One of the most important factors influencing a firm’s performance is the board of directors, since it is charged with monitoring and disciplining senior management. Beasley (1996) suggests that directors’ expertise and occupations might have an impact on managerial decision-making and thereby influence firms’ performances. Byrd and Hickman (1992) indicate that the expertise and objectivity of independent directors help firms to reduce the problem of managerial tunnelling. Empirically, Chaney, Faccio, and Parsley (2011) find that, in firms where politics matter more, outside directors with a politician or lawyer status are more important. For example, companies in industries with larger government dealings tend to have a larger number of political directors. During the sample period in this study, the board members of listed firms are usually appointed by the state-owned controlling shareholder. Non-executive directors of connected firms come from social organisations and institutions, universities, industry associated committees, etc. (Xiao Chen et al., 2003).

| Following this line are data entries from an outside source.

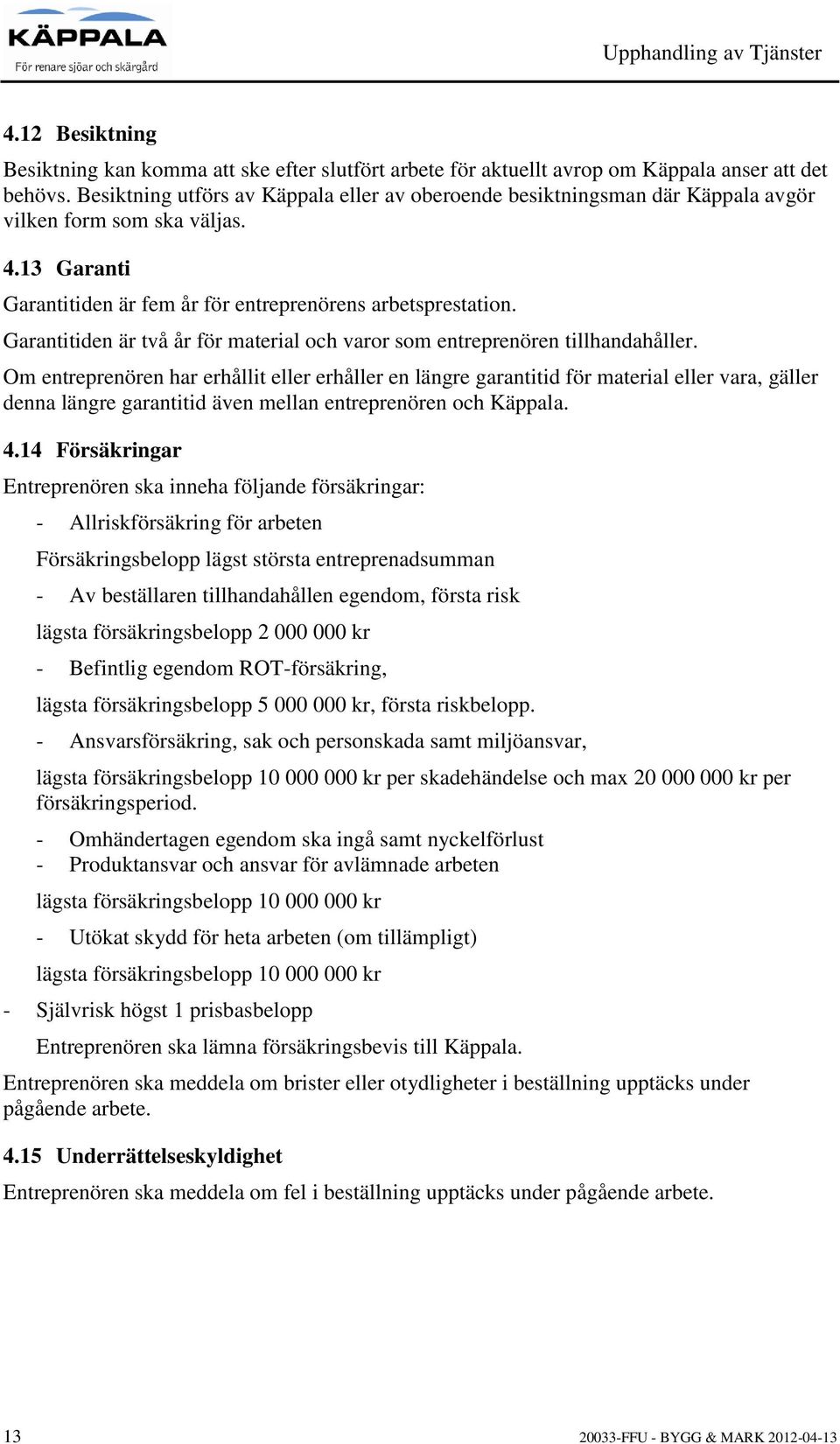 KÄPPALA
För renare sjöar och skärgård

Upphandling av Tjänster

4.12 Besiktning

Besiktning kan komma att ske efter slutfört arbete för aktuellt avrop om Käppala anser att det behövs. Besiktning utförs av Käppala eller av oberoende besiktningsman där Käppala avgör vilken form som ska väljas.

4.13 Garanti

Garantitiden är fem år för entreprenörens arbetsprestation.

Garantitiden är två år för material och varor som entreprenören tillhandahåller.

Om entreprenören har erhållit eller erhåller en längre garantitid för material eller vara, gäller denna längre garantitid även mellan entreprenören och Käppala.

4.14 Försäkringar

Entreprenören ska inneha följande försäkringar:

- Allriskförsäkring för arbeten

Försäkringsbelopp lägst största entreprenadsumman

- Av beställaren tillhandahållen egendom, första risk

lägsta försäkringsbelopp 2 000 000 kr

- Befintlig egendom ROT-försäkring,

lägsta försäkringsbelopp 5 000 000 kr, första riskbelopp.

- Ansvarsförsäkring, sak och personskada samt miljöansvar,

lägsta försäkringsbelopp 10 000 000 kr per skadehändelse och max 20 000 000 kr per försäkringsperiod.

- Omhändertagen egendom ska ingå samt nyckelförlust
- Produktansvar och ansvar för avlämnade arbeten

lägsta försäkringsbelopp 10 000 000 kr

- Utökat skydd för heta arbeten (om tillämpligt)

lägsta försäkringsbelopp 10 000 000 kr

- Självrisk högst 1 prisbasbelopp

Entreprenören ska lämna försäkringsbevis till Käppala.

Entreprenören ska meddela om brister eller otydligheter i beställning upptäcks under pågående arbete.

4.15 Underrättelseskyldighet

Entreprenören ska meddela om fel i beställning upptäcks under pågående arbete.

13

20033-FFU - BYGG & MARK 2012-04-13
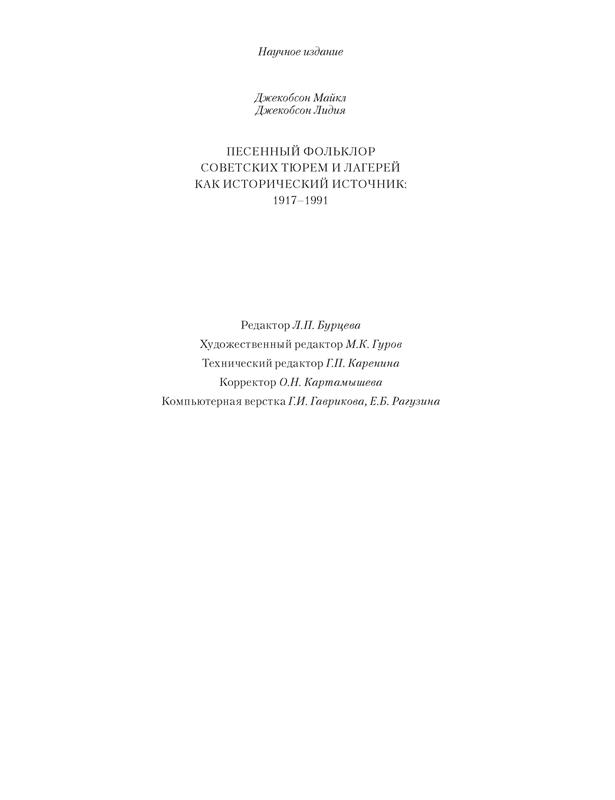 Научное издание

Джекобсон Майкл
Джекобсон Лидия

ПЕСЕННЫЙ ФОЛЬКЛОР
СОВЕТСКИХ ТЮРЕМ И ЛАГЕРЕЙ
КАК ИСТОРИЧЕСКИЙ ИСТОЧНИК:
1917–1991

Редактор Л.П. Бурцева
Художественный редактор М.К. Гуров
Технический редактор Г.П. Каренина
Корректор О.Н. Картамышева
Компьютерная верстка Г.И. Гаврикова, Е.Б. Рагузина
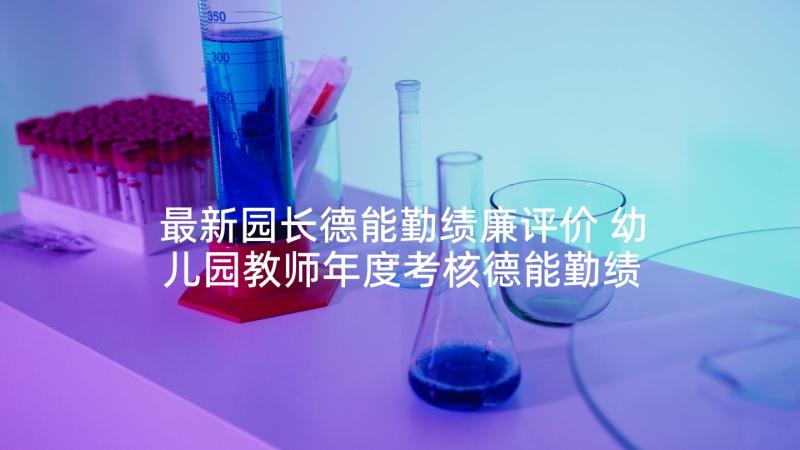 350
300
250

最新园长德能勤绩廉评价 幼儿园教师年度考核德能勤绩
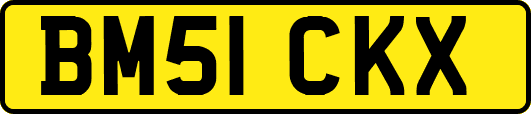 BM51 CKX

Fan et al. (2007) argue that political connections have an effect not just in terms of accounting and stock market performance, but also in terms of the qualifications of the managers and directors that are appointed to connected firms. They include several variables to measure the governance and the degree of professionalism of PCFs’ directors on boards and find firm-level evidence that weaker corporate governance is associated with PCFs. Thus, following Fan et al. (2007), this study includes the percentage of female directors, age of directors, educational level of directors, background1 (accounting, law or finance background) and background2 (academic background), to test the differences between PCFs and politically unconnected firms. This study expects that PCFs are not significantly different from politically non-connected firms in board structure.

Chinese listed firms have a two-tier internal governance structure including an executive board and a separate supervisory board. Supervisory boards, comprised of at least three members, are intended to provide a monitoring role and help to reduce conflicts of interest between owners and managers. Furthermore, the supervisory board is responsible for accounting informativeness. Previous corporate governance literature on supervisory boards has shown mixed results. Dahya, Karbhari, and Xiao (2002) argue that the appointment of supervisory board members has not been a transparent process and is, therefore, not necessary when a company performs well, and cannot help when the company performs poorly (Schneider-Lenné, 2011). Nevertheless, Xiao, Dahya, and Lin

(2004), through a series of interviews in Chinese listed companies, find that supervisory boards perform as either advisors or watchdogs. Consistently, Firth, Fung, and Rui (2007) find that a larger supervisory board with greater expertise in monitoring management and accounting quality will improve firms’ performances. Analysing the weakness of Chinese corporate governance, Braendle, Gasser, and Noll (2005) conclude that business-to- government networks, in particular, can harm the independence of the supervisory board. Therefore, this study constructs two variables to assess the differences in supervisory board structure between connected firms and non-connected firms; the number of members on the supervisory board, and supervisory meeting frequency. This study expects that supervisory board structures of PCFs are significantly different from those of politically non-connected firms.

This study also tests how connected firms differ from their peers on stock returns. In brief, we use abnormal returns (subtract equal-weighted annual market return with cash dividend reinvested, from the annual stock return with cash dividend reinvested) to compare the difference in stock returns between connected and non-connected firms. Therefore, this study use null hypothesis to expect that stock returns of PCFs are not different from those of non-connected firms.